Like Eph/ephrin, IgSF proteins are implicated in many aspects of the nervous system development, including axon pathfinding, target recognition, and synapse formation (Rougon and Hobert 2003). It was reported recently that the Caenorhabditis elegans IgSF protein, WRK-1, interacts with Eph/ephrin signaling to provide a midline guidepost function (Boulin et al. 2006).

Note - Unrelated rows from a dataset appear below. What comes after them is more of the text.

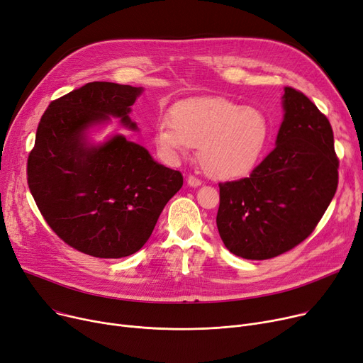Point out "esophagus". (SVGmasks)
<instances>
[{
    "instance_id": "obj_1",
    "label": "esophagus",
    "mask_w": 363,
    "mask_h": 363,
    "mask_svg": "<svg viewBox=\"0 0 363 363\" xmlns=\"http://www.w3.org/2000/svg\"><path fill=\"white\" fill-rule=\"evenodd\" d=\"M186 184L189 185V186H200L201 185V181L199 179V178H196L194 175H189L188 178H186Z\"/></svg>"
}]
</instances>
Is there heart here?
Listing matches in <instances>:
<instances>
[{"label": "heart", "instance_id": "b5f03b06", "mask_svg": "<svg viewBox=\"0 0 363 363\" xmlns=\"http://www.w3.org/2000/svg\"><path fill=\"white\" fill-rule=\"evenodd\" d=\"M271 135L266 114L225 99L179 103L170 121L155 126V144L166 160H178L199 147V162L208 177L235 179L249 174L262 157Z\"/></svg>", "mask_w": 363, "mask_h": 363}]
</instances>
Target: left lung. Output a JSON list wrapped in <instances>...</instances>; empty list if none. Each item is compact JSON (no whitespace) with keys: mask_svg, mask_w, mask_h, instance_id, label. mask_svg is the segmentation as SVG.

Midline guideposts are necessary for developing axons to decide whether to cross the midline or not, a decision that underlies the ability of the nervous system to coordinate events occurring on each side of the body. WRK-1 is expressed in embryonic midline motoneurons (eMNs), and wrk-1 loss-of-function mutations caused nonautonomous midline axon guidance defects in the worm similar to those observed in mutants for Eph/ephrin signaling. Epistasis experiments indicated that these genes act in a single pathway. Interestingly, the cell autonomy of vab-1 (coding for an Eph receptor) and wrk-1was investigated, and although these genes act in the same pathway, they are required in different cells. The proposed model is that vab-1 and wrk-1 are expressed in opposing and presumably interacting neurons (Boulin et al. 2006). The authors further demonstrate a direct interaction between WRK-1, VAB-1, and VAB-2 (an ephrin), leading to a proposed model in which WRK-1 and VAB-2 are coexpressed in eMNs, where they interact with each other and provide a repulsive signal to VAB-1-expressing axons in trans (Fig. 5, below; Table 1; Boulin et al. 2006).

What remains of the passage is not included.